Saturday 25 April 2015

FILM... & MUSIC: Kurt Cobain - Montage of Heck

Kurt Cobain is the 90s rock idol.  If you want to make people think ‘The 1990’s’, a picture of Kurt Cobain will do nicely.  (The Gallagher brothers?  Are you serious?)


Montage Of Heck is a documentary that attempts to make the last of the great dead rock icons a human being.  As well as concert footage of Kurt Cobain being a live rock icon, we see home footage of him messing about with his wife and baby and hear him doing mundane things like answering the phone. 


It is definitely a documentary about Kurt Cobain, and Nirvana is covered as the most famous and successful way Kurt Cobain chose to express himself.  Equal importance is given to his journals and to a lesser extent his artwork.  Kris Novoselic is interviewed, but significantly as Kurt’s best friend, not the bass player of Nirvana.  Dave Grohl only appears in archive footage, and forget the previous drummers, personnel, etc.  If you want to learn about the history of the band this isn’t that story – a lot of it just happens to overlap.  It is expected of you as a viewer that you’ll know at least the famous hits already, as most of the songs in the film are represented either by demos, live footage or ‘reworkings’ (a nursery-mobile version of ‘All Apologies’ soundtracks baby films of Kurt, and a 'Carmina Burana'-style choir version of ‘Smells Like Teen Spirit’ plays over the original video).  All of this is very obviously in danger of drifting into alienating, Just For The Fans territory, but is also a way of making the point that this is not a rock doc.  In fact, taking away the familiar music serves as a way of taking it back from the audience and making it about Kurt again.

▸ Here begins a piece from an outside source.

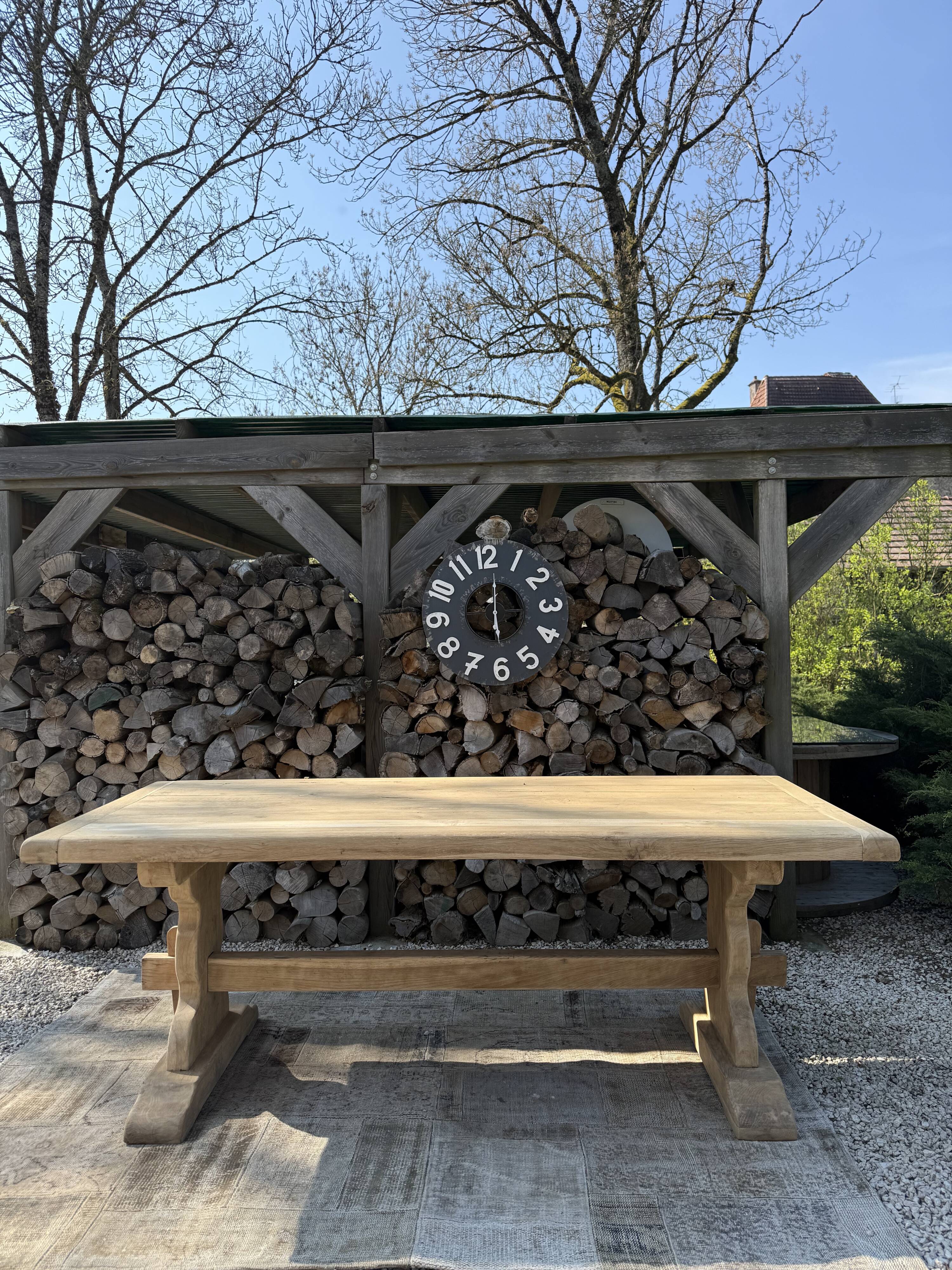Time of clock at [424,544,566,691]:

Of course the film fails in demythologising Cobain (the trailer reiterates the icon, let alone the film).  It doesn't really bother trying, because let's face it - the man is a cultural icon and that's a fact, like it or not.  I mean, why would we want to watch home videos of someone who wasn’t famous?  The fact that someone has gone to the trouble of putting animation to a tape of him answering the phone is instead testament to the fact that he is still entirely culturally significant.  More than 20 years after his death, it’s not uncommon to see people wearing Nirvana t-shirts and hoodies… In Utero got the Super Duper The Money Will Roll Right In Deluxe Edition treatment just last year and I’m sure it did very well…  The fame that ruined him has stayed almost as strong, long after the man has died.  It’s unlikely he will fade into obscurity, even if the music does.



What Montage Of Heck does achieve is creating a celebration of the man and explain who Kurt Cobain was when the media wasn’t around.  It's about putting some flesh and soul on the cult cardboard cutout Dead Rock Star (registered trademark, patent applied for).  He was someone who thought being a rock star was ‘the answer’.  He then unexpectedly became the biggest rockstar in the world, and maybe hadn’t realised in advance how much privacy and freedom he would lose in return.  He looks much, much happier in his home videos, dicking around with the wife he obviously loved, than the footage of interviews where his face says ‘not another, another fucking interview’.  Quite often he’s hiding his face so you can’t even tell that much. The quotes from his journals have to be taken with a pinch of salt, because everyone self-dramatizes in their diaries.  But bearing that in mind, they are still bitter about the same themes – fame and its related problems, heroin addiction and the stomach pains he seems to have almost constantly felt.

The fact is, he was a funny, talented, troubled guy who and frankly didn’t need all the shit that fame brought him – his life becoming a story consumed by the media, who sold it to us (and we bought it willingly), the easily gotten heroin and all the rest of it.  The film ends with a caption saying that Kurt took his own life one month later.  At the time, my reaction was that it was abrupt, and disappointment that they weren’t going to analyse his suicide in more depth.  And then, the other day I realised why I was slightly disturbed by my reaction – almost disgusted.  In a film which shows a man’s personal home videos and recordings, including those of him as a child, I still wanted more…  I literally wanted blood.  The whole film is scattered with things never intended to be seen by anyone outside of the the Cobains’ circle of family and friends; Kurt’s journals were a highly personal stream of consciousness which for all we know he would have been embarrassed about anyone else reading.  And I’m there consuming his private life as entertainment, and wanting more even after so much has been given. 


Intentionally or not, this film reminds the audience of the part they played in his death.  He gave as much as he could, and his audience always wanted more.  And he felt he couldn’t give anything anymore.  So he stopped.